Desert winds scatter dust & batter houses while fruit trees bloom, 
the cactus buds, grape vines green: the parrots return. 

Across the open sandy field & the gravel service road, beyond utility poles
somewhere in a vineyard hundreds of parrots cry out morning. 

Morning after night rain, the sand rinsed, dust settled, each brown blade
gleams, purple spikes thread gray-green leaves, snow crowns peaks. 

Stepping out to the patio I see the burrowing owl standing 
a stone’s toss away, considering, then trilling a song: are we neighbors? 

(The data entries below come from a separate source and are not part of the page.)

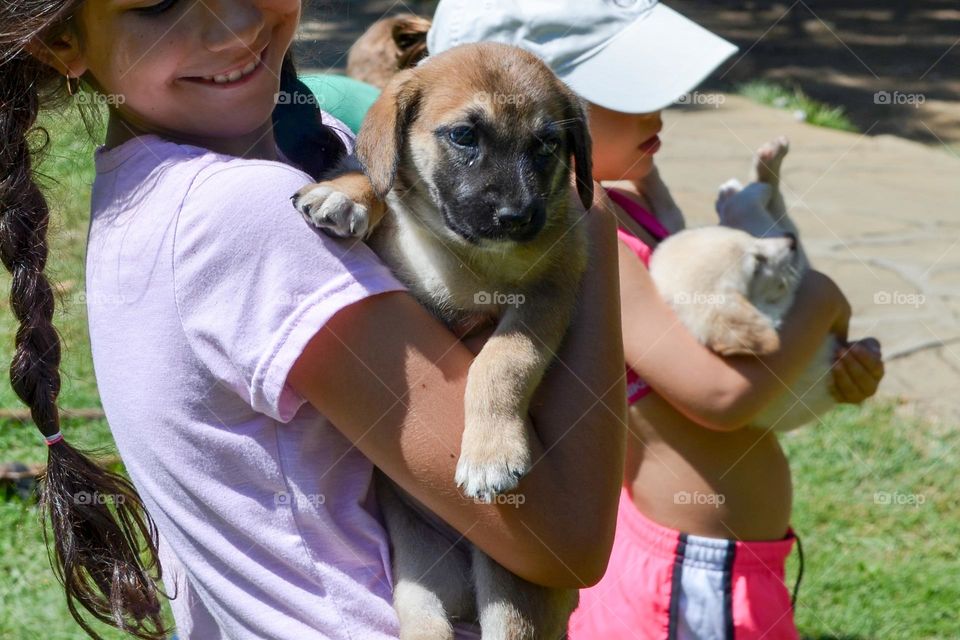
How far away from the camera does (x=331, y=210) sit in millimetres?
2088

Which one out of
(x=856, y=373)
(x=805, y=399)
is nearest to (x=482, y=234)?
(x=805, y=399)

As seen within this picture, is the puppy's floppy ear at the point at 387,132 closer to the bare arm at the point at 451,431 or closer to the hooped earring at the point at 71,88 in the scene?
the bare arm at the point at 451,431

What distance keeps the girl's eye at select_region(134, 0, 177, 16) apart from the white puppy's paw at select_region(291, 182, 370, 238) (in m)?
0.42

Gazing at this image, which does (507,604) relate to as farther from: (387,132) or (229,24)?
(229,24)

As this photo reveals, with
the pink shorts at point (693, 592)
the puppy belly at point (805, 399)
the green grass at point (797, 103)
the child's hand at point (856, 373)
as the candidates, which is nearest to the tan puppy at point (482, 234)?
the pink shorts at point (693, 592)

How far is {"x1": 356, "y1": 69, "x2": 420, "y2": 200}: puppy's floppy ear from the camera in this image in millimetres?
2367

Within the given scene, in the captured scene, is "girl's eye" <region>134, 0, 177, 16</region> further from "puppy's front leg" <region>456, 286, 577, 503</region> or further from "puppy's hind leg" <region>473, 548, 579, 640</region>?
"puppy's hind leg" <region>473, 548, 579, 640</region>

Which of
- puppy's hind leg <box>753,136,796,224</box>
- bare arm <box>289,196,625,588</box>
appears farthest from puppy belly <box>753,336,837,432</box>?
bare arm <box>289,196,625,588</box>

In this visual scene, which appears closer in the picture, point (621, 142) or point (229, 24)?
point (229, 24)

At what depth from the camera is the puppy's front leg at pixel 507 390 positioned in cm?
206

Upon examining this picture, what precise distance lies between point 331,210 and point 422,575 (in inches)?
28.4

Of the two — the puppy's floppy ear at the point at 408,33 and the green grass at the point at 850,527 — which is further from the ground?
the puppy's floppy ear at the point at 408,33

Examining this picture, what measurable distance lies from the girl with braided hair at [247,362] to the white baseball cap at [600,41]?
111 cm

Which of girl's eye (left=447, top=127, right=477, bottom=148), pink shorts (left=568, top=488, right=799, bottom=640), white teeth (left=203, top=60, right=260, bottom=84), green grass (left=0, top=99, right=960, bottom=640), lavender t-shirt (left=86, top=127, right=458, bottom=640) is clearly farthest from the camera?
green grass (left=0, top=99, right=960, bottom=640)
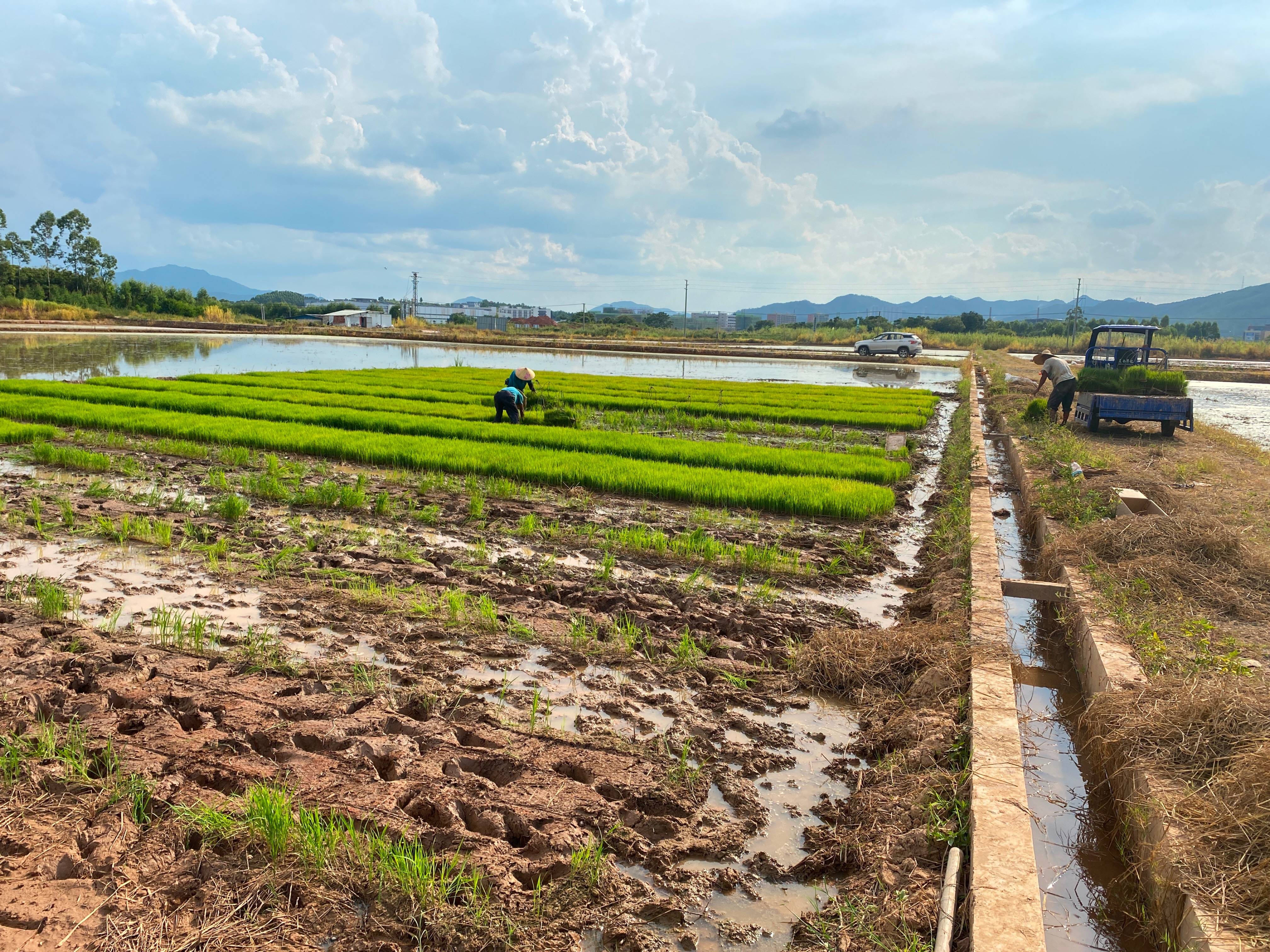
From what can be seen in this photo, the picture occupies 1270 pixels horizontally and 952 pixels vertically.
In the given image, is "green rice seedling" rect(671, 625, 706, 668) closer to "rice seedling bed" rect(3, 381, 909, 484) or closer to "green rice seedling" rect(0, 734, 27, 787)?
"green rice seedling" rect(0, 734, 27, 787)

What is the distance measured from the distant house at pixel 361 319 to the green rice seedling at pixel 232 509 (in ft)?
214

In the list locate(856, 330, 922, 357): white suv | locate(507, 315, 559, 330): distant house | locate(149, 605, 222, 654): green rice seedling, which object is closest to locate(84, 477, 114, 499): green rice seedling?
locate(149, 605, 222, 654): green rice seedling

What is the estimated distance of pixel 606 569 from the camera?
18.5 ft

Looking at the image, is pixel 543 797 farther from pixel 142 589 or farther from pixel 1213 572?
pixel 1213 572

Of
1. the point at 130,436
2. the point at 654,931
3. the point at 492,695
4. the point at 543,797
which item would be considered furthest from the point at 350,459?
the point at 654,931

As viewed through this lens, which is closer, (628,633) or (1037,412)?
(628,633)

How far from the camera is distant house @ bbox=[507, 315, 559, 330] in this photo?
254 ft

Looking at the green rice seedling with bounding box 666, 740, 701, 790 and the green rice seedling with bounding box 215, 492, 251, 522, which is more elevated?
the green rice seedling with bounding box 215, 492, 251, 522

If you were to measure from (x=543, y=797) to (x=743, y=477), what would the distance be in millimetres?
6297

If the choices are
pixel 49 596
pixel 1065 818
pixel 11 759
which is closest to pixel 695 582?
pixel 1065 818

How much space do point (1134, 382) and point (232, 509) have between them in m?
13.8

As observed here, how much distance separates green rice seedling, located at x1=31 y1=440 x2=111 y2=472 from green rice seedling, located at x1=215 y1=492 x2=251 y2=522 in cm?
301

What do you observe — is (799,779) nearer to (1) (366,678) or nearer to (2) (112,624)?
(1) (366,678)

Head cocked, the chimango stands beside the wooden barrel, bastion of
banana peel, peach pit, egg shell, melon rind, chicken skin & bone. 

Out back on a rebar spike a benteveo studies the mud-swirled pool, 
gazes left, then right: out front two brown doves poke at bare ground. 

Forty parrots swarm the tensioned wires crossing the youngest vineyard: 
dip & bow, offer & counter, proclaim & respond, lift & swoop.

Such noise: where is time to eat between the ululations? Bumps & rushes, 
beak-to-beak wing-wild perturbations, flashes of olive & blue. 

On each dive the golondrina flashes blue, the benteveo sails over yellow
but teru-teru hops & shrieks, glum to be only black & white & brown. 

Four pirinchos touch down – yellow crests flaring, long tails leaving 
trails in the sand – they lunge & skip into the vineyard to feed. 

All day around me the hawks circle, swoop, settle rise: what they find,
what they take, must be beneficial, even delicious, all I don’t see. 

Wind the color green flycatcher fresh shoots roses ankle socks a blue bicycle 
a dove’s imprint on the picture window flowering cactus in pots.

Hundreds at once the parrots rise up shrieking, black from one angle, 
silver from another in sun’s low glare, then down to a willow, a rest.

Milvago chimango, chimango
flowering peach

Pitangus sulphuratus, benteveo

parrots in a willow tree

1 comment:

  1. ohhh, sounds so wonderful. Sounds so like you!
    Good stuff. I wanna see the parrots!!